◆ **HOW TO COMPLETE THIS TASK**
Below are some records. Write out exactly their lines from the one with "scientific name: Pecari tajacu" through the one with "scientific name: Eudorcas thomsonii", and leave the pictures behind.

◆ **SUPPLIED INFORMATION**

* * * * *

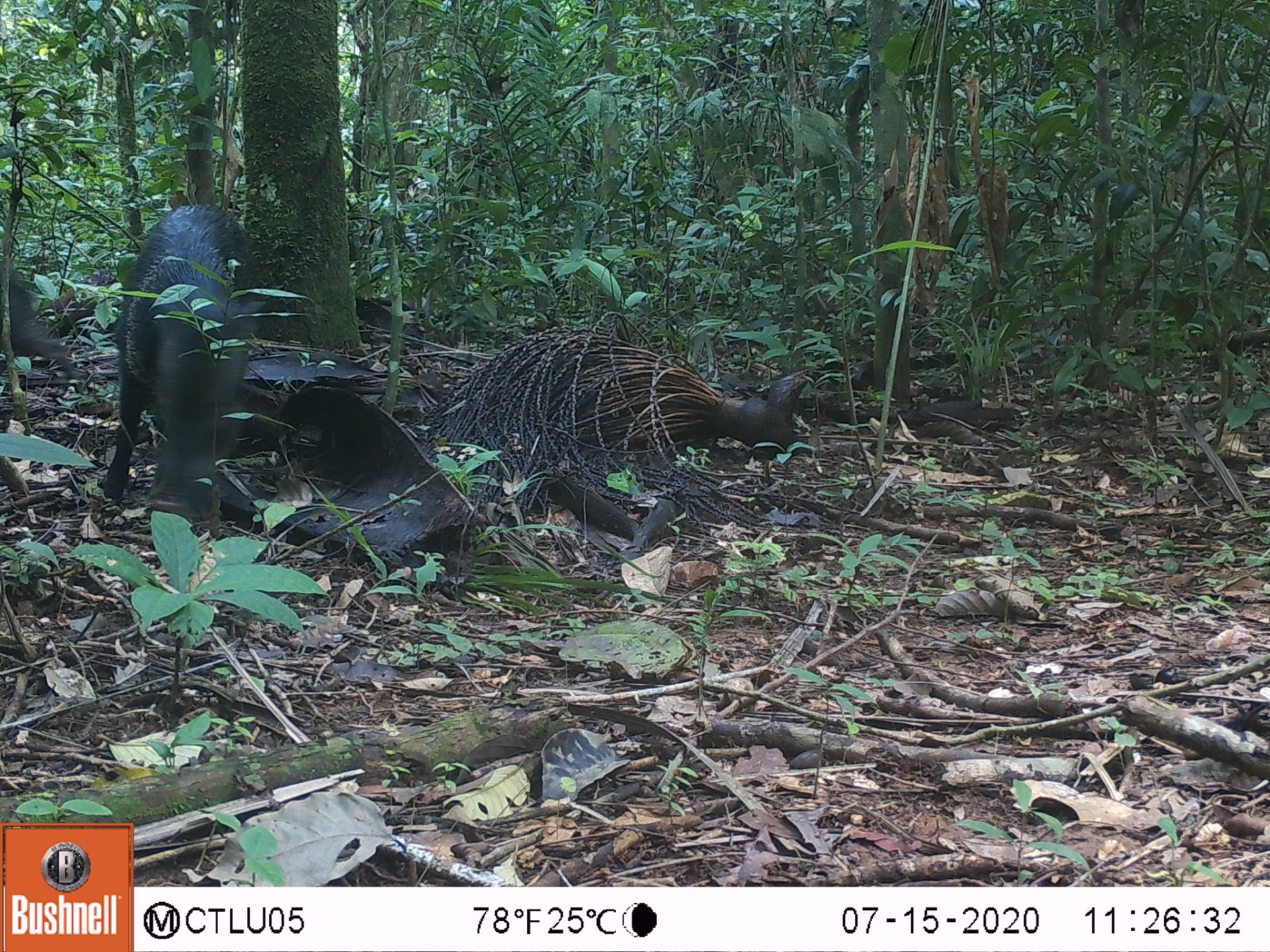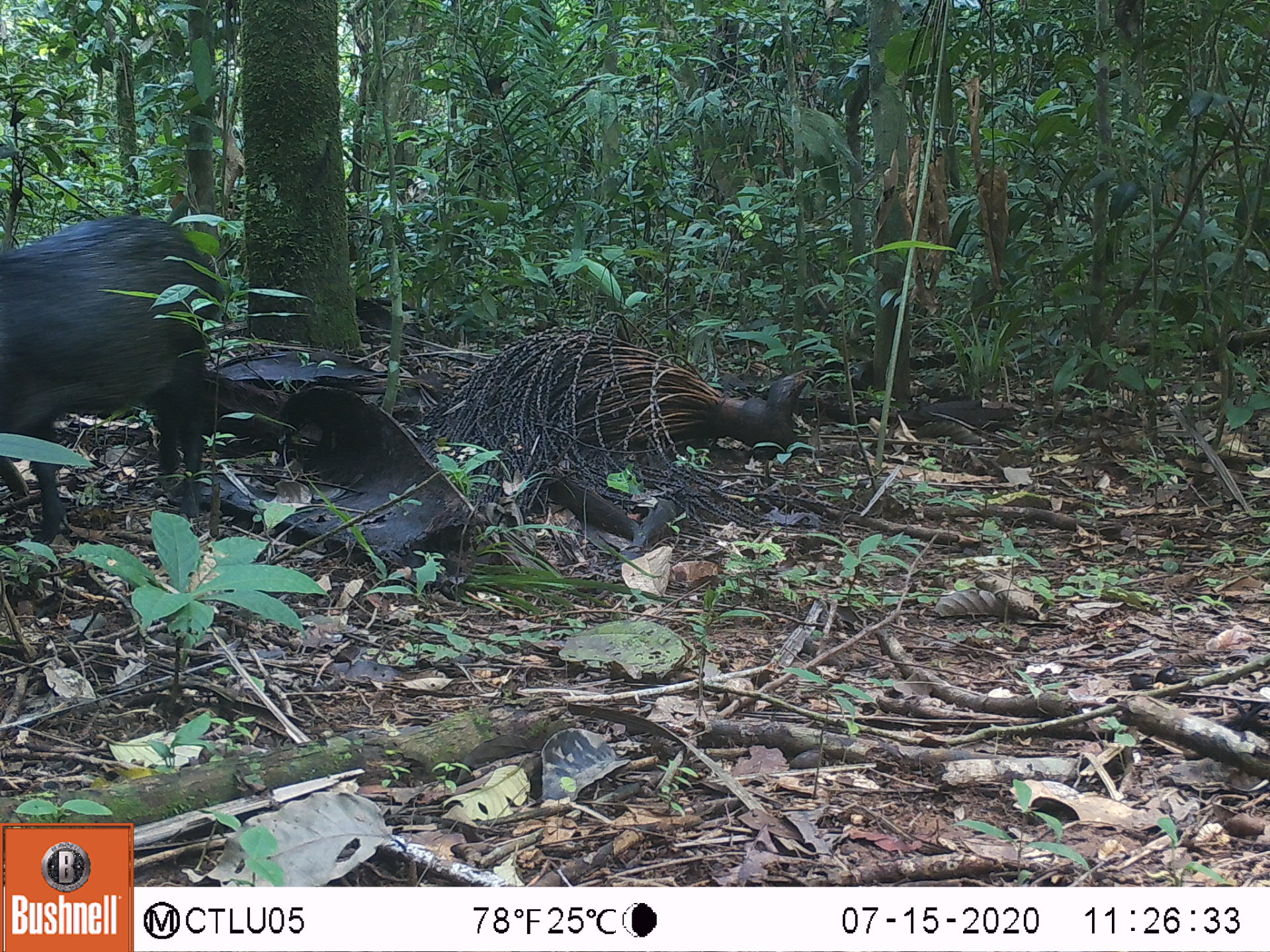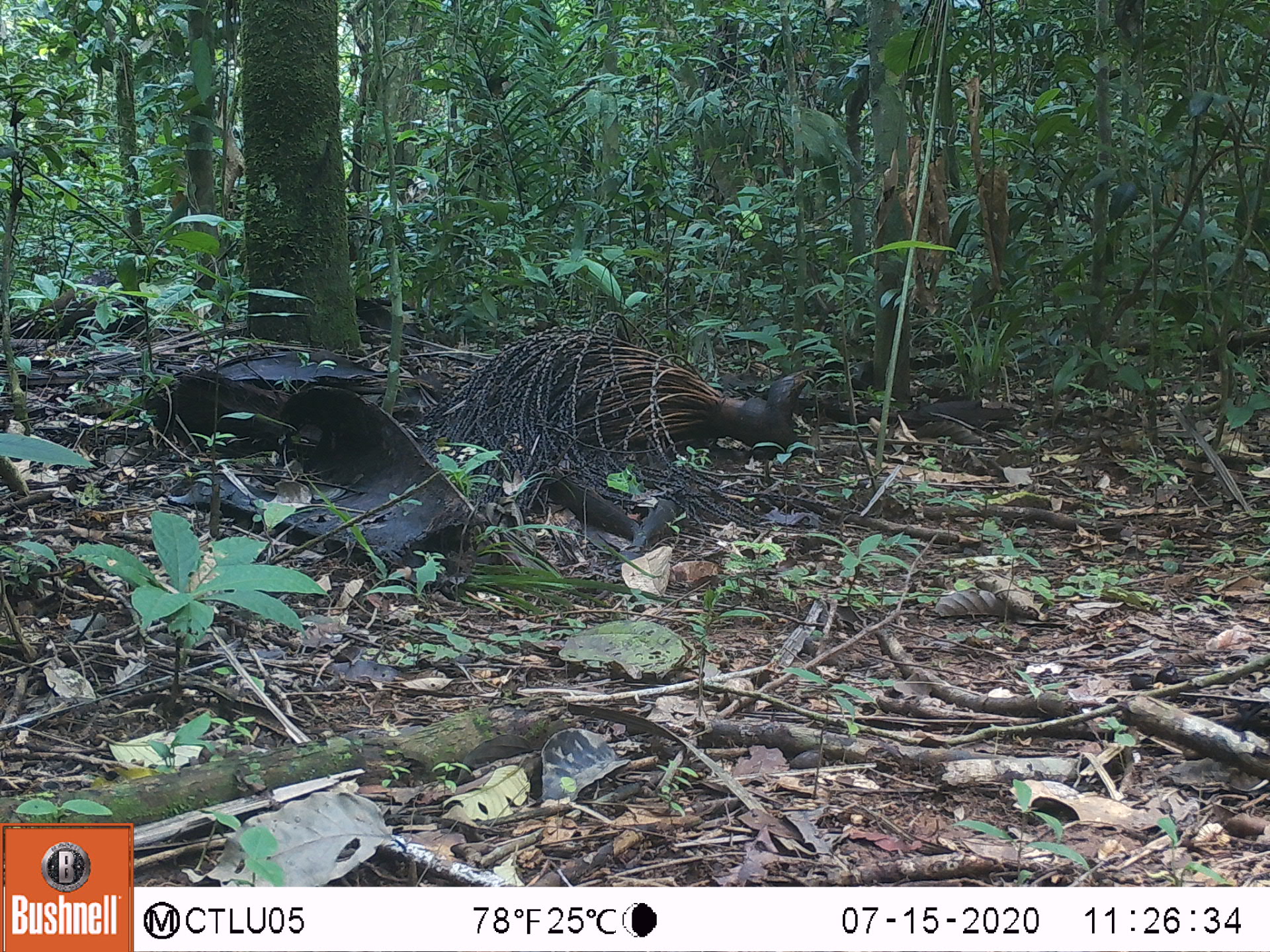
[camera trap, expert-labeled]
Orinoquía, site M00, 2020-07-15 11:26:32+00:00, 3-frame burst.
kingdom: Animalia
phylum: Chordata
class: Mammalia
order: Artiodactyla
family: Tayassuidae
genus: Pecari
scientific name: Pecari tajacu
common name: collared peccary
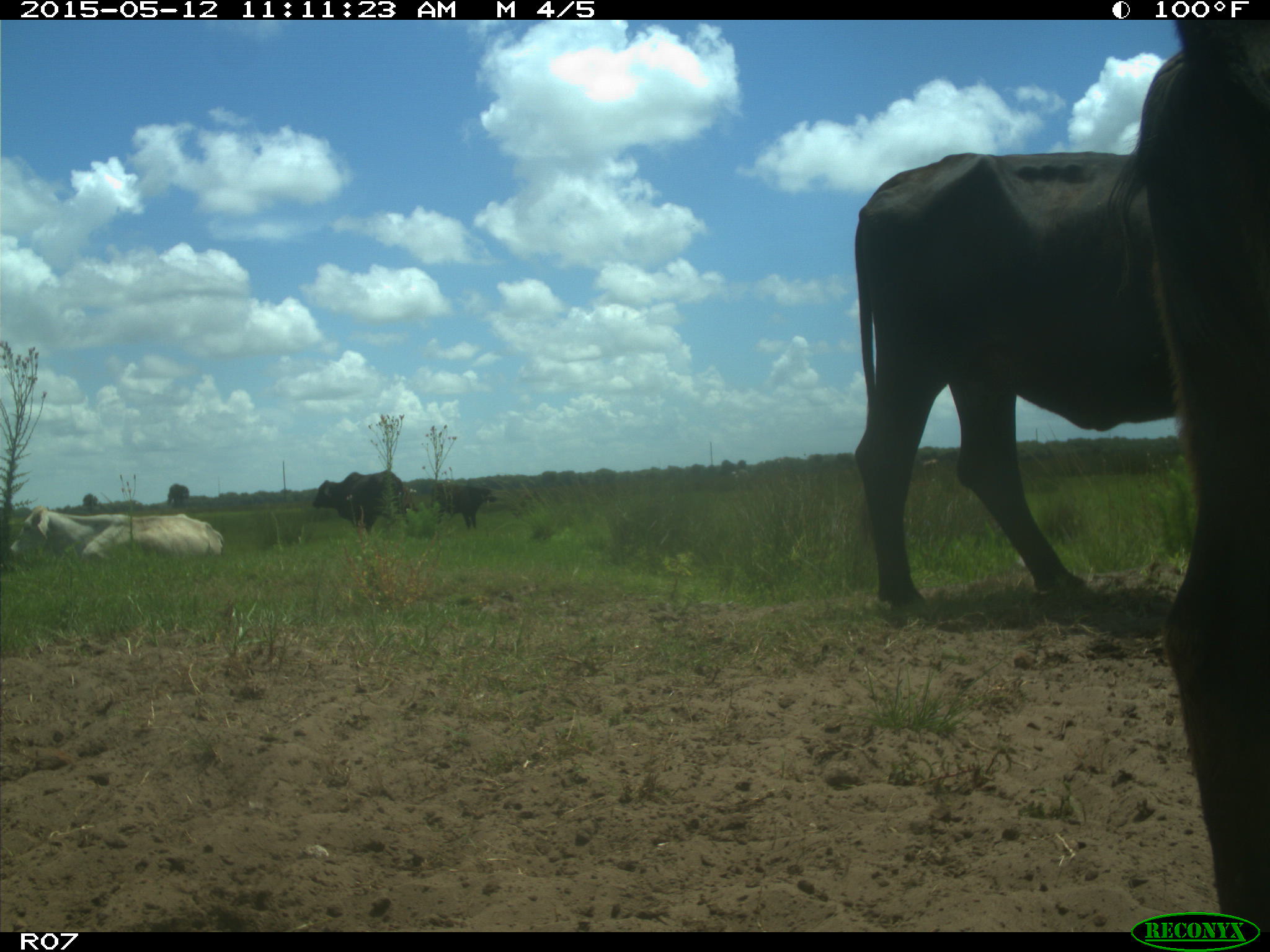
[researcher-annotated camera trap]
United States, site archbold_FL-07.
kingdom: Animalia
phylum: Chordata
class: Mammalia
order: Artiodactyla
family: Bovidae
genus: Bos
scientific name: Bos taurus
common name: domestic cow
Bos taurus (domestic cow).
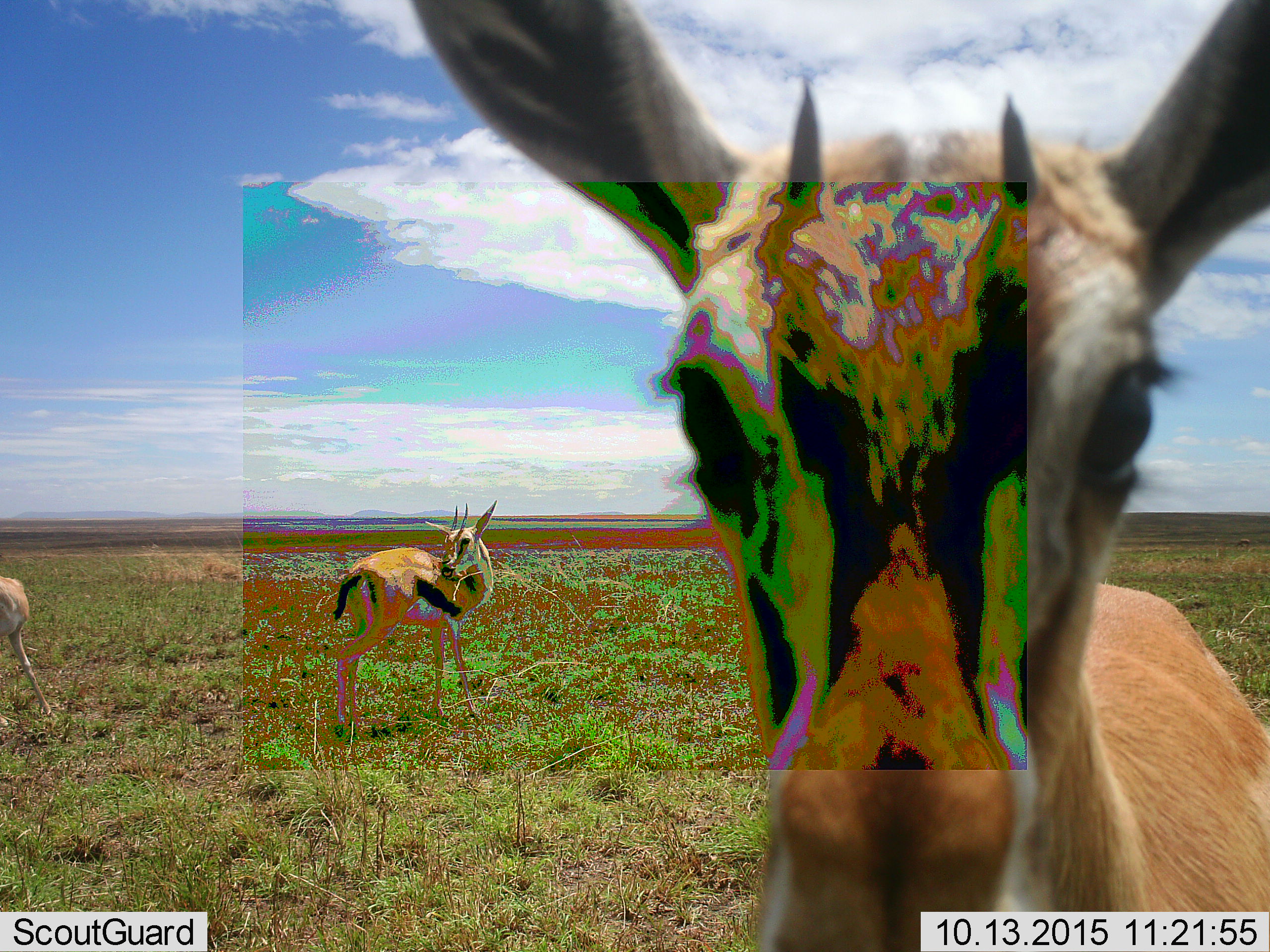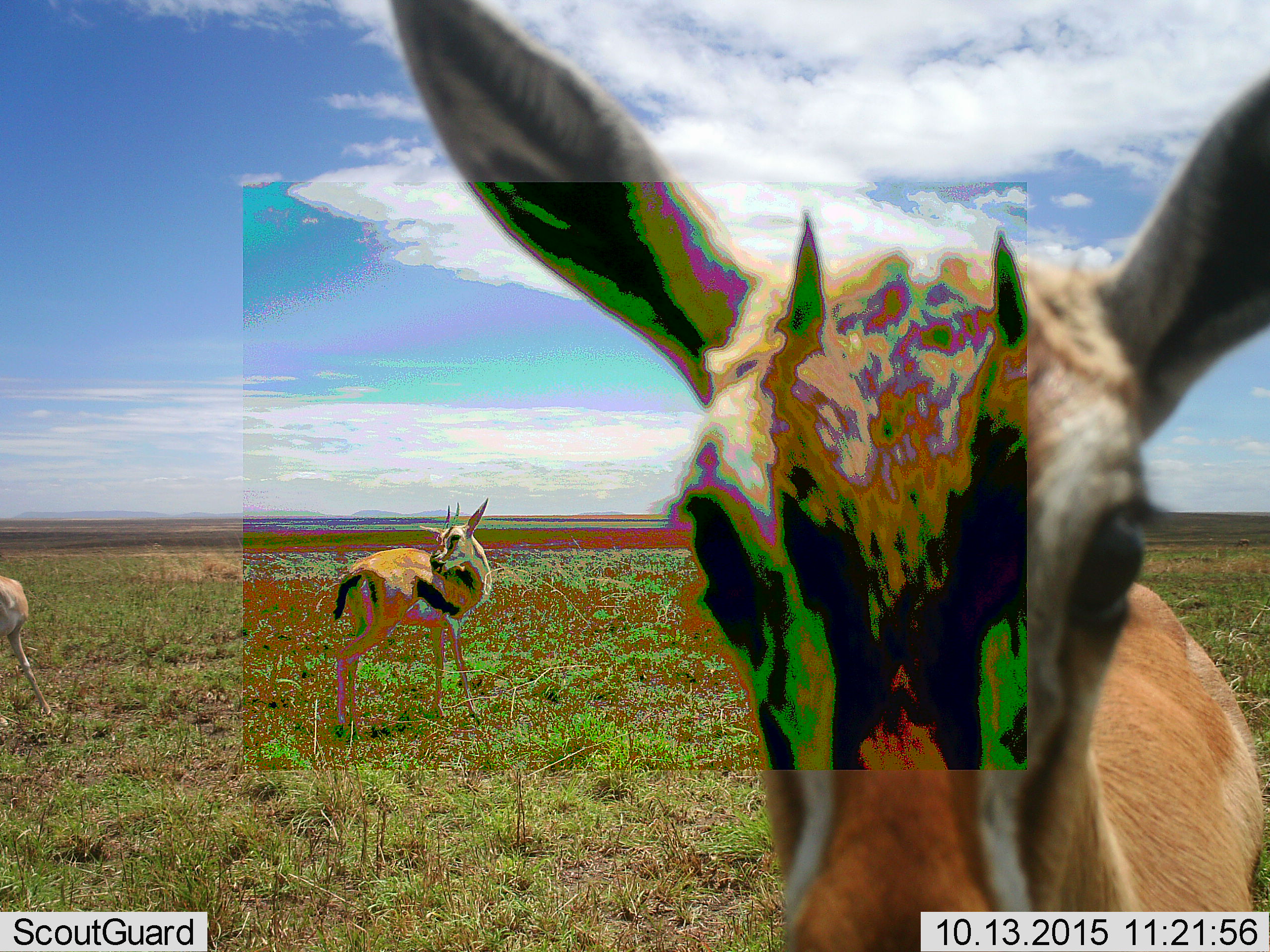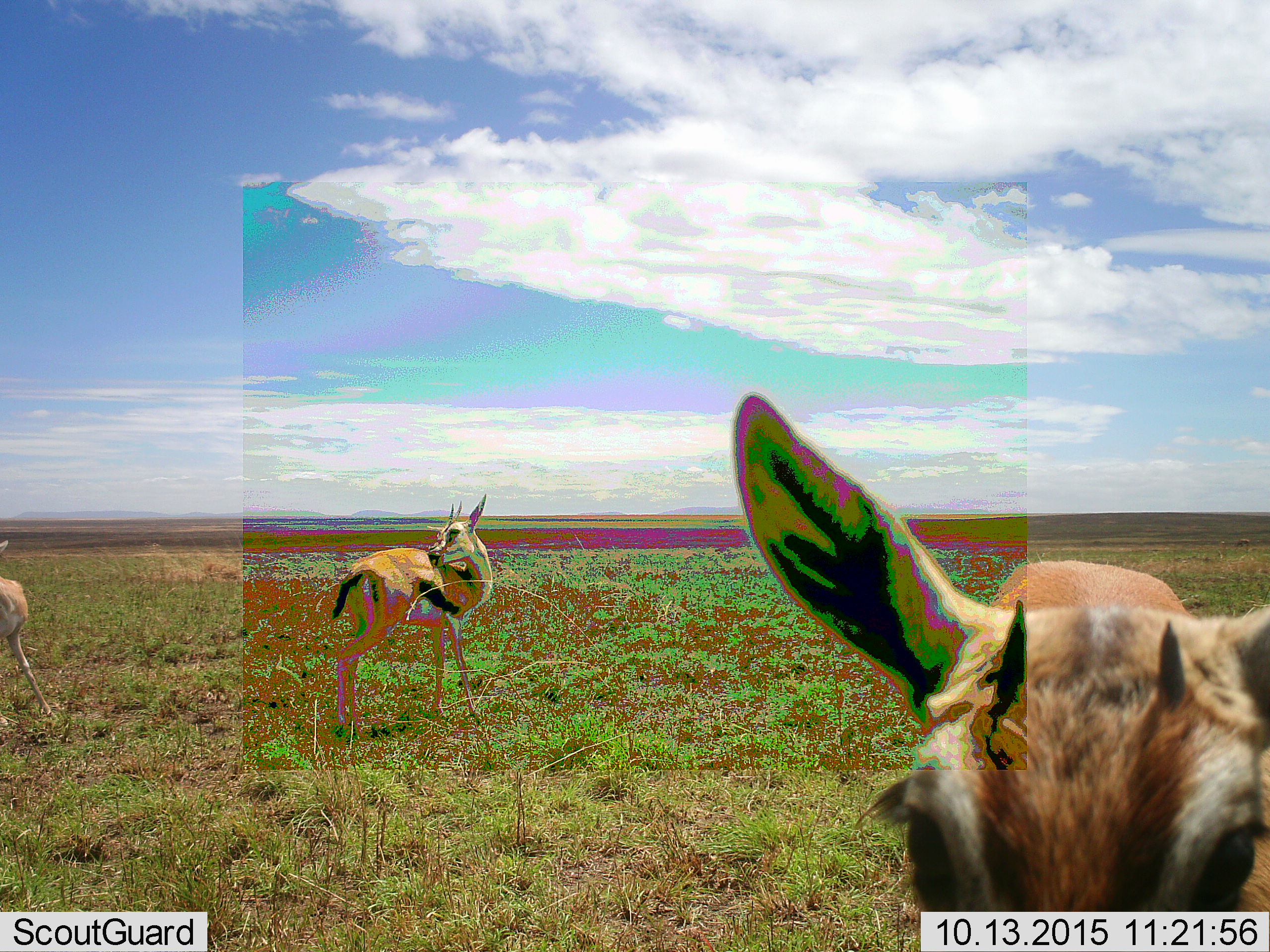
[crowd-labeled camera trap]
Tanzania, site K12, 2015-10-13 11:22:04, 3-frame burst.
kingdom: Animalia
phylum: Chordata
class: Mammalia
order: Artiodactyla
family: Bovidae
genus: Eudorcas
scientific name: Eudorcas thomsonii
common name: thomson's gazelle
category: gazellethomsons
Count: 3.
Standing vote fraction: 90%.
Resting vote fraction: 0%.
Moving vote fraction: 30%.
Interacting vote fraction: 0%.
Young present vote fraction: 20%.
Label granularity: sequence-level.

* * * * *

◆ **OUTPUT FOR THIS EXERCISE**
scientific name: Pecari tajacu
common name: collared peccary
[researcher-annotated camera trap]
United States, site archbold_FL-07.
kingdom: Animalia
phylum: Chordata
class: Mammalia
order: Artiodactyla
family: Bovidae
genus: Bos
scientific name: Bos taurus
common name: domestic cow
Bos taurus (domestic cow).
[crowd-labeled camera trap]
Tanzania, site K12, 2015-10-13 11:22:04, 3-frame burst.
kingdom: Animalia
phylum: Chordata
class: Mammalia
order: Artiodactyla
family: Bovidae
genus: Eudorcas
scientific name: Eudorcas thomsonii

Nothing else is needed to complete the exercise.